Речь – страшный, холодный инструмент. Вспоминая то или иное событие, я так спокойно подбираю слова, наиболее подходящие случаю, а ведь не будь этих чернил на бумаге, думать о случившемся было бы невыносимо. Рассказ о произошедшем всегда является в той или иной степени подделкой, но мы принимаем ее и благодарны за нее, ибо она частично снимает с души груз случившегося.
Отец оттолкнул меня и, вытерев пальцем свой вздернутый нос, из которого хлестала кровь цвета спелой черешни, вышел вон из сарая. Я в панике принялась подпрыгивать вверх, пытаясь достать до потолочной балки, но росту мне не хватало.

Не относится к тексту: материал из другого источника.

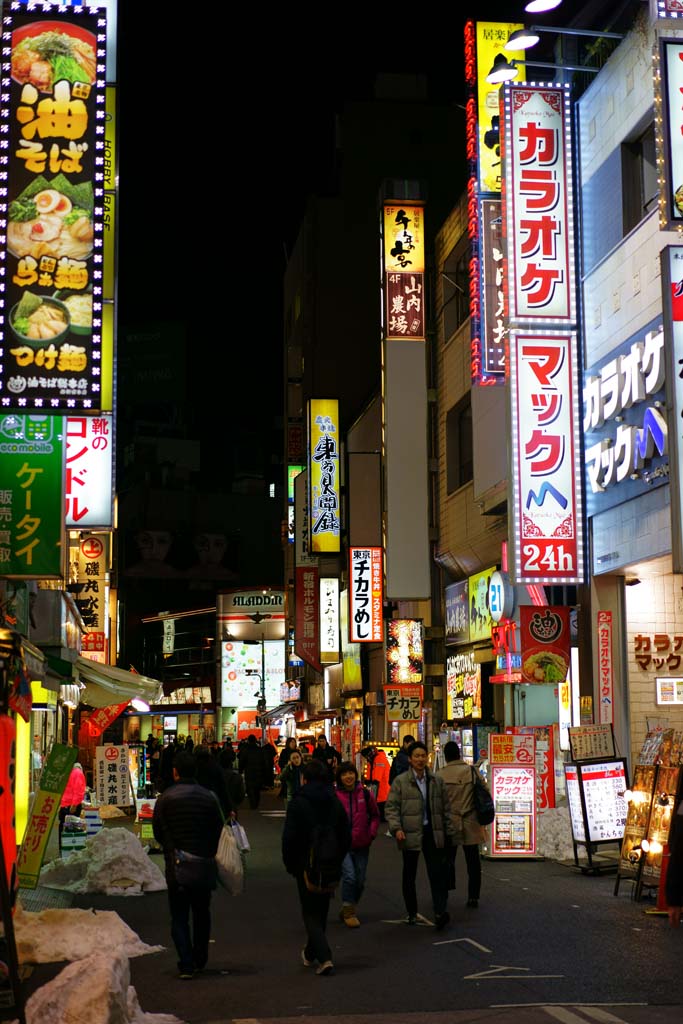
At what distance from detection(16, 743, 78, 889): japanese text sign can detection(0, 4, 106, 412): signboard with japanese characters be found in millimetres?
4335

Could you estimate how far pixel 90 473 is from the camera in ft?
68.9

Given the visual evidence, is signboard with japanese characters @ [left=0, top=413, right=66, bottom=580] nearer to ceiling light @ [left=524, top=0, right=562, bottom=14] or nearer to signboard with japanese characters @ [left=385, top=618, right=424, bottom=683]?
ceiling light @ [left=524, top=0, right=562, bottom=14]

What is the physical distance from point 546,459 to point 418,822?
7.96 meters

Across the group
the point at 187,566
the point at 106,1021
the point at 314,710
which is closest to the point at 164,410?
the point at 187,566

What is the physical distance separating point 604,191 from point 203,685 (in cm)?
7778

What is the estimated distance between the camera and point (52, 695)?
82.0 ft

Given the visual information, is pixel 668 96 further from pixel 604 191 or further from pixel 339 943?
pixel 339 943

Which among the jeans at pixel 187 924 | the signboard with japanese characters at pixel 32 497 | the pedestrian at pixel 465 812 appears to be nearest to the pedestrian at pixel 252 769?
the signboard with japanese characters at pixel 32 497

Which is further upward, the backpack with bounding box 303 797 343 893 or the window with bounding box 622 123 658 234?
the window with bounding box 622 123 658 234

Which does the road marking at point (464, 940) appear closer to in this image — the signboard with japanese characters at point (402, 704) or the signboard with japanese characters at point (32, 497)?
the signboard with japanese characters at point (32, 497)

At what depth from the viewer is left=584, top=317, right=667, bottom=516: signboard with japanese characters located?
17.2m

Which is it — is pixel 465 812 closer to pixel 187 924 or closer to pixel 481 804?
pixel 481 804

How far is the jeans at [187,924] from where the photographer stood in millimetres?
10359

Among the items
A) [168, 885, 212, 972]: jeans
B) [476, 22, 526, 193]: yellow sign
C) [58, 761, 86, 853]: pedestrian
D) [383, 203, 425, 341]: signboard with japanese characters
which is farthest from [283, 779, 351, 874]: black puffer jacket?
[383, 203, 425, 341]: signboard with japanese characters
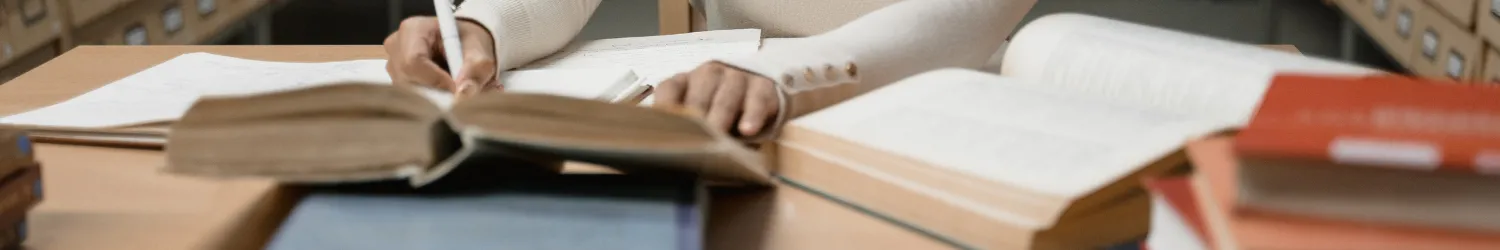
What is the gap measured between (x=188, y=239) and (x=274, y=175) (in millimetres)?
76

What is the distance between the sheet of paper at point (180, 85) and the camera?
33.0 inches

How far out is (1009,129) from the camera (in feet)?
1.87

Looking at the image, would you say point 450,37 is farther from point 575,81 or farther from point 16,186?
point 16,186

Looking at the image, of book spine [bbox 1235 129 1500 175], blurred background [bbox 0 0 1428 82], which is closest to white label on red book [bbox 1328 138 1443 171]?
book spine [bbox 1235 129 1500 175]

Потратив бесценные несколько секунд на эти бесполезные действия, я затем догадалась поставить клетки одну на другую, и, хотя одна из них проломилась под моим весом к неудовольствию сидевшей в ней Гундред, графини Пушляндии, я все-таки дотянулась до балки и, захлебываясь рыданиями, размотала проволоку, которой был обвязан Зайцелот, даже не чувствуя, что его когти царапают мне щеки. Но когда я спустила его вниз и положила на копну соломы, где, вероятно, в поисках спрятанной моркови, шныряла сбежавшая и не проявившая никакого участия к судьбе Зайцелота Гундред (я тут же прониклась к ней антипатией), любимец мой безвольно завалился на бочок, слегка подергался, откинул окровавленную мордочку и испустил дух.
– Нет-нет, прошу, не уходи… Не покидай меня, – пыталась выговорить я, но в моем эмоциональном состоянии получалось не очень. Кажется, никогда еще я не заикалась так сильно.
Тогда-то я и сделала первое из своих великих открытий, которым, выходит, обязана жестокости отца. Вы наверняка читали об этом в литературе, посвященной истории Специальной школы. В результате своего заикания я вернула Зайцелота к жизни. Но увы, не к беззаботной жизни здорового кролика, а к тому самому моменту накануне его кончины, когда он лежал, умирая от боли, страха и непонимания, вероятно, проникшись ко мне недоверием, ведь именно я внушила ему ложную уверенность в том, что его жизни ничего не угрожает. Так он лежал несколько часов, умирая снова и снова, а потом мне стало отчаянно стыдно за свою жестокость, я закрыла рот и дала ему умереть. Опять. Теперь уже насовсем.